Perform Patient Preference Studies
The timing of patient preference studies depends on the stage of therapy development you are hoping to influence.
- Early patient preference studies focused on understanding unmet medical needs, burden of disease, and general patient benefit-risk perspectives can provide crucial information during the therapy discovery phase to academic and industry researchers.
- Influence symptoms to be targeted for treatment development.
- Attract interest of academic and industry researchers.
- Determine priority of therapies in early development from a patient perspective.
- In the preclinical phase of therapy development, when researchers have completed initial analyses of the possible benefit-risk of a potential therapy, patient preference studies can obtain information about more specific preferences and can use this data to develop clear COAs.
- Ask about more specific benefit-risk scenarios that may influence clinical trial design and patient subpopulations to target for enrollment.
- Develop a COA or choose one that already exists. You can learn more about COAs in NCATS Toolkit section on Help Industry with Clinical Trial Design.

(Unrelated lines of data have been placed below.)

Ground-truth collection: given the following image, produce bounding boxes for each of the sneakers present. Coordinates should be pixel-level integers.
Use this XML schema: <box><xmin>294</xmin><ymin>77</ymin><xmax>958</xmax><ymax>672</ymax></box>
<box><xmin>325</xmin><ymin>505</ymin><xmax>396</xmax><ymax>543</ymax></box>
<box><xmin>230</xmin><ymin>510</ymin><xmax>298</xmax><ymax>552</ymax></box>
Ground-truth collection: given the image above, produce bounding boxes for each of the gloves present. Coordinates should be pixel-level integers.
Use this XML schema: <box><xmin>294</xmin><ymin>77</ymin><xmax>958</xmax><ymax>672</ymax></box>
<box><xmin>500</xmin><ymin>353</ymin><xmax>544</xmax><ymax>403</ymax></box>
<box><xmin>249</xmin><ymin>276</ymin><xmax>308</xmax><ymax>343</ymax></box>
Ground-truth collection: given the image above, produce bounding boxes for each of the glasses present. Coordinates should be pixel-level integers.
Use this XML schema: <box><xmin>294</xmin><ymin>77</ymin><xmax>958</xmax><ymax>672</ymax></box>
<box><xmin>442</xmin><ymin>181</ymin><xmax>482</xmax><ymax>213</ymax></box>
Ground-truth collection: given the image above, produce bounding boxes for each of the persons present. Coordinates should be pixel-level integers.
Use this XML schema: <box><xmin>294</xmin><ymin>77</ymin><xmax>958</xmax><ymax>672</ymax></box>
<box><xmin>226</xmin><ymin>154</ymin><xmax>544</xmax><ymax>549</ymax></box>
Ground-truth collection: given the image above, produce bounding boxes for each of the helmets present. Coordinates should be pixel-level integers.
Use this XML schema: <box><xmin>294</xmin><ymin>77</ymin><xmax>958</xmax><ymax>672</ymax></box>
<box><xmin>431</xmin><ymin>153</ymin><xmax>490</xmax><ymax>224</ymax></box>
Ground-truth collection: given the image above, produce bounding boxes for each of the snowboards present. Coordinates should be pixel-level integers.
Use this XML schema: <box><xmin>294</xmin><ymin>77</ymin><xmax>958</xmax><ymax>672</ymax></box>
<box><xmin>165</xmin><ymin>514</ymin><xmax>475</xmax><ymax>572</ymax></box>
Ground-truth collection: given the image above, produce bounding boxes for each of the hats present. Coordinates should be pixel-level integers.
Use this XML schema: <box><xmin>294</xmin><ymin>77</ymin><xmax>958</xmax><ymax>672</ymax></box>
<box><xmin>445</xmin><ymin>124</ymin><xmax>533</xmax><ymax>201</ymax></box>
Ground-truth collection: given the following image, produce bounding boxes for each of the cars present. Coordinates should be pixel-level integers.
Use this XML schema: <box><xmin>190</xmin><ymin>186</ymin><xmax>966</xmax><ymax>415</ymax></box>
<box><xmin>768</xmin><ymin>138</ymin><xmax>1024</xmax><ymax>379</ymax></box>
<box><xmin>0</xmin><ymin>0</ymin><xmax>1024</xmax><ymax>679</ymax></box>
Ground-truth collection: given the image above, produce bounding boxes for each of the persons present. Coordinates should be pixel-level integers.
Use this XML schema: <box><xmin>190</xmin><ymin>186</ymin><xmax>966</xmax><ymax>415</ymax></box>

- Determine information that may be important to patients during their decision process of whether or not to enter a specific clinical trial.
- During Phase 2 and 3 clinical trials, patient preference studies can be focused on actual benefits and risks seen among trial participants.
- The data from studies performed now can be submitted to the FDA to be included in the marketing review process.
- After therapy approval, patient preference studies can be used to detect any difference between stated preferences (what a person believes they will choose) and revealed preferences (what a person actually chooses).